(Excerpted data)
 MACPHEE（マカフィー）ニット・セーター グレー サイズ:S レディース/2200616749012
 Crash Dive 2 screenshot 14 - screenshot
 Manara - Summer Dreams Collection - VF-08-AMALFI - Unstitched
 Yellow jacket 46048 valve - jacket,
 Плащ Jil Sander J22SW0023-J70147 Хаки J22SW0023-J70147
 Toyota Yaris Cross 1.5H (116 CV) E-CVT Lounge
(End Excerpted data)
(Excerpted data)
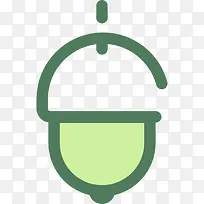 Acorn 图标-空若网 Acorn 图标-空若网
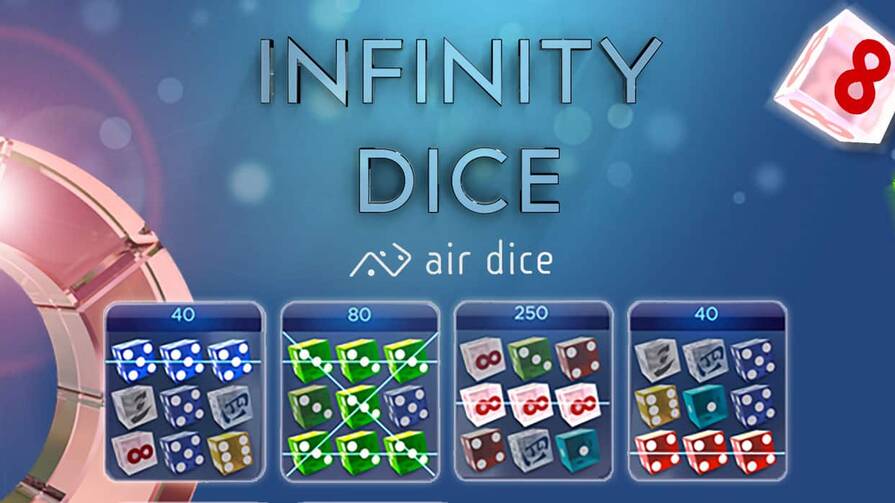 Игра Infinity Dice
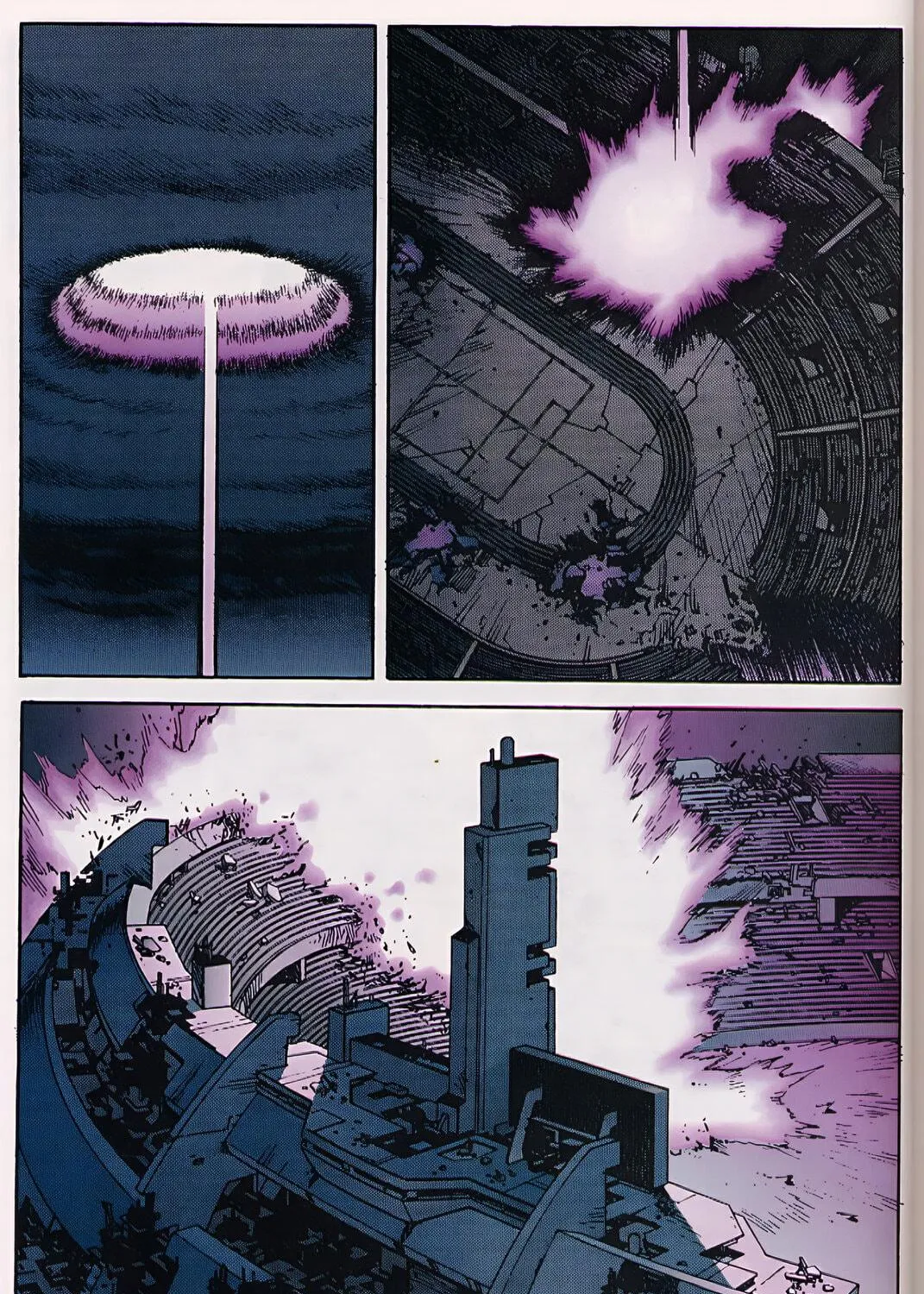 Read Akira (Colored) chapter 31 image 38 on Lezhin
(End Excerpted data)
(Excerpted data)
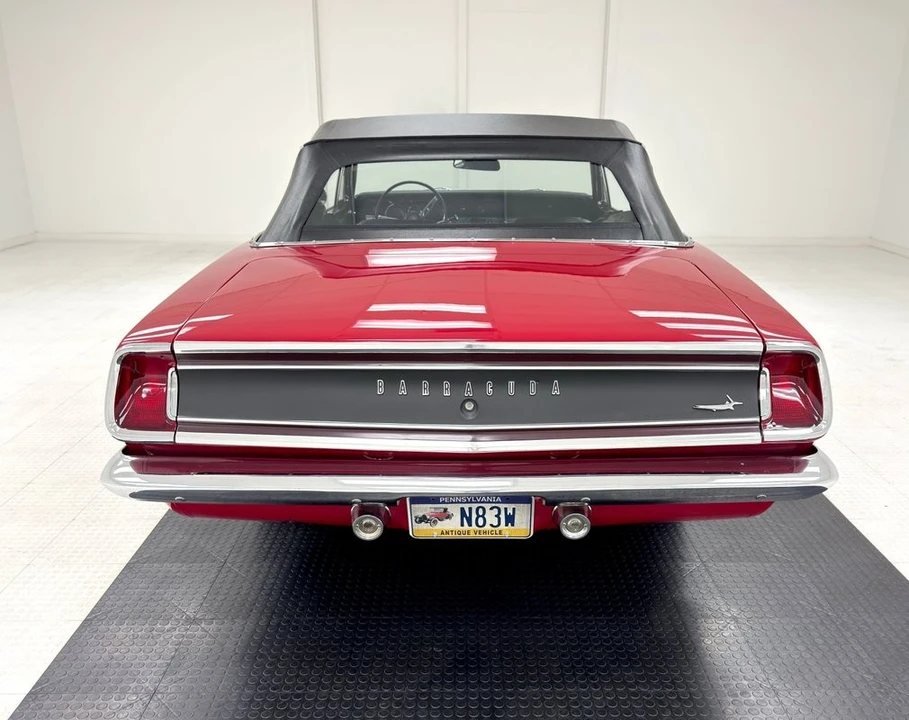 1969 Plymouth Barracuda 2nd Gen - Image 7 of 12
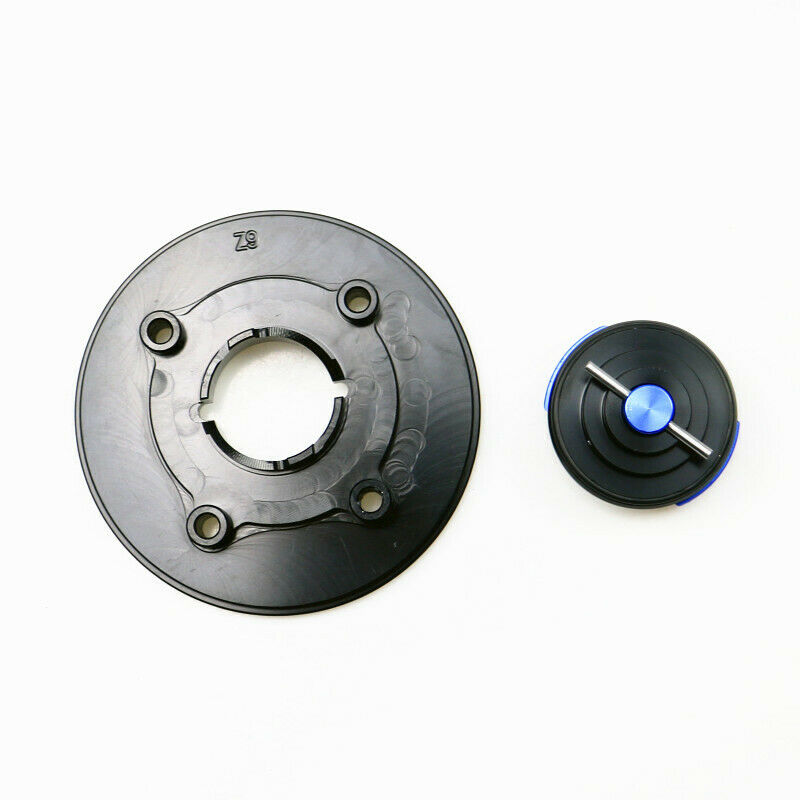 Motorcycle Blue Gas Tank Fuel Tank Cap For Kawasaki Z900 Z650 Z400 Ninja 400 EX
(End Excerpted data)
• **Work required**
Copy out the stretch from the line containing "1969 Plymouth Barracuda" through the line containing "Motorcycle Blue Gas" word for word, leaving the pictures out.

• **Reply**
 1969 Plymouth Barracuda 2nd Gen - Image 7 of 12
 Motorcycle Blue Gas Tank Fuel Tank Cap For Kawasaki Z900 Z650 Z400 Ninja 400 EX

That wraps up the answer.